Action item:
Across the entries below, count the lines that contain the word "html" and reply with that number only.

┏━━

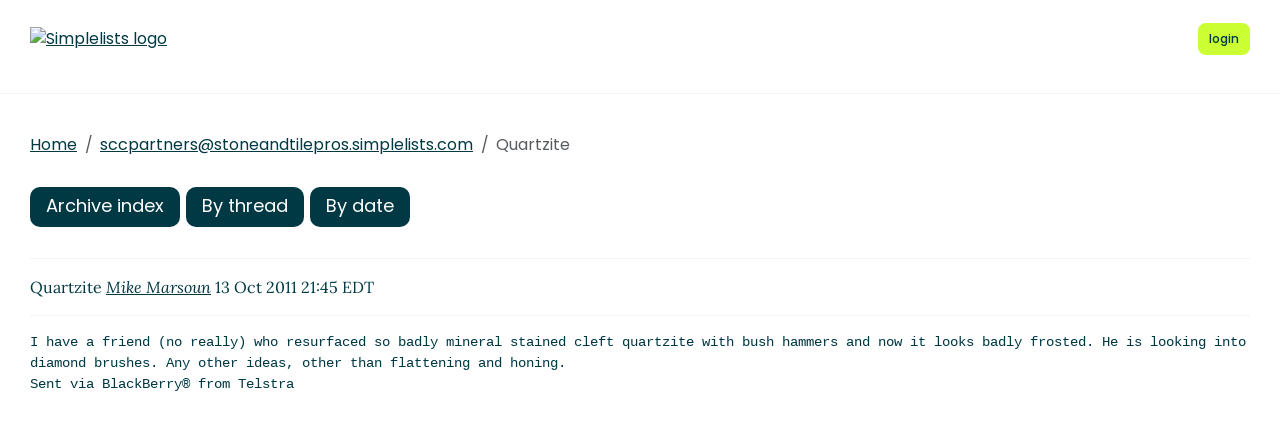

--- FILE ---
content_type: text/html; charset=UTF-8
request_url: https://stoneandtilepros.simplelists.com/sccpartners/msg/1467415/
body_size: 1413
content:
<!DOCTYPE html>
<html lang="en">

<head>
    <meta charset="utf-8" />
    <title>Quartzite | Simplelists</title>
    
    
    <meta name="viewport" content="width=device-width, initial-scale=1" />
    <meta http-equiv="X-UA-Compatible" content="IE=edge" />
    
        <meta name="description" content="Quartzite" />
    
    
        <meta name="robots" content="index, follow" />
    
    
    
        <link rel="apple-touch-icon" sizes="180x180" href="https://stoneandtilepros.simplelists.com/static/images/icons/public/apple-touch-icon.png">
        <link rel="icon" type="image/png" sizes="32x32" href="https://stoneandtilepros.simplelists.com/static/images/icons/public/favicon-32x32.png">
        <link rel="icon" type="image/png" sizes="16x16" href="https://stoneandtilepros.simplelists.com/static/images/icons/public/favicon-16x16.png">
        <link rel="manifest" href="https://stoneandtilepros.simplelists.com/static/images/icons/public/site.webmanifest">
        <link rel="mask-icon" href="https://stoneandtilepros.simplelists.com/static/images/icons/public/safari-pinned-tab.svg" color="#5bbad5">
        <link rel="shortcut icon" href="https://stoneandtilepros.simplelists.com/static/images/icons/public/favicon.ico">
        <meta name="msapplication-TileColor" content="#da532c">
        <meta name="msapplication-config" content="https://stoneandtilepros.simplelists.com/static/images/icons/public/browserconfig.xml">
        <meta name="theme-color" content="#ffffff">
    
    
    <link href="https://stoneandtilepros.simplelists.com/static/css/main.css?v=11" rel="stylesheet">
    

    
    
    
        <link rel="canonical" href="/sccpartners/msg/1467415/" />
    
</head>

<body data-trusted="" data-page="" class="vh-100 d-flex flex-column">
        
    <header id="header" class="sticky-top 
        header
        white-header">

        <div class="container-xxl d-flex justify-content-between align-items-center py-lg-4 py-3 nav-container">
            <div class="site-brand">
                <a href="https://stoneandtilepros.simplelists.com/" class="site-logo d-inline-block">
                    <img src="http://stoneandtilepros.com/simplelist/logo_corporate.gif" alt="Simplelists logo" class="img-fluid">
                </a>
            </div>
            
                <nav class="navbar navbar-expand-md p-0 px-2 ms-auto ms-lg-0">
                    <div class="collapse navbar-collapse" id="navbarNav">
                        <ul class="navbar-nav">
                            
                            
                                <li class="nav-item mx-md-2 me-0 my-1 my-lg-0 mb-0">
                                    <a class="nav-link d-lg-none" href="https://www.simplelists.com/app/login/">login</a>
                                </li>
                            
                        </ul>
                    </div>
                </nav>
                <div class="d-flex align-items-center right-side">
                    
                        <a href="https://www.simplelists.com/app/login/" class="btn btn-primary btn-sm text-lowercase reg-btns d-none d-lg-block ms-lg-2 ms-0" aria-label="Login to Simplelists account">
                            <span>login</span>
                        </a>
                        
                    
                    <button class="btn navbar-toggler shadow-none bg-primary d-block d-md-none ms-2" type="button" data-bs-toggle="collapse" data-bs-target="#navbarNav" aria-controls="navbarNav" aria-expanded="false" aria-label="Toggle navigation">
                        <span class="navbar-toggler-icon"></span>
                    </button>
                </div>
            
        </div>
    </header>


        <hr>

        
            
                <div class="container-xxl pt-4">
                    
    
        <div class="list-settings-breadcrumb single-list-bcr mb-3">
            <nav aria-label="breadcrumb">
                <ol class="breadcrumb">
                    
                        
                            <li class="breadcrumb-item text-break"><a href="/">Home</a></li>
                        
                    
                        
                            <li class="breadcrumb-item text-break"><a href="/sccpartners">sccpartners@stoneandtilepros.simplelists.com</a></li>
                        
                    
                        
                            <li class="breadcrumb-item text-break active" aria-current="page">Quartzite</li>
                        
                    
                </ol>
            </nav>
        </div>
    

                </div>
            
            
    

            <div class="public-wrapper">
                <div class="container-xxl">
    <div class="about-hero py-3">
        <div id="thread_wrapper">
            <nav aria-label="Navigation to archive indexes">
                    <a class="btn btn-archives" href="/sccpartners/">Archive index</a>
                    <a class="btn btn-archives" href="/sccpartners/threads/2011/10/">By thread</a>
                    <a class="btn btn-archives" href="/sccpartners/dates/2011/10/">By date</a>
            </nav>
            <div id="thread_toggle" class="mt-3">
                
            </div>
            <div class="message_thread">
                <table>
                    
                </table>
            </div>
        </div>
        <hr>
        <div class="message_body">

        Quartzite <em><a href='mailto:nulifesc@bigpond.com?Subject=Quartzite'>Mike Marsoun</a></em> 13 Oct 2011 21:45 EDT

<div class="msg_short">
	
</div>
<hr />
<div class="msg_expanded">
	
		<div class="XXXX" id="part_1467415-">
			
				<pre>I have a friend (no really) who resurfaced so badly mineral stained cleft quartzite with bush hammers and now it looks badly frosted. He is looking into diamond brushes. Any other ideas, other than flattening and honing.
Sent via BlackBerry&reg; from Telstra</pre>
			
		</div>
	
</div>

        </div>
    </div>
</div>

            </div>
        

        
    
        <footer class="footer bg-light mt-auto">
    
        <div class="container-xxl">
            <div class="row py-3 py-lg-4 text-center">
                
                
                
            </div>
        </div>
    
        </footer>
    


        <script src="/static/js/main.js?v=22"></script>
</body>

</html>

┗━━

Problem solution:
4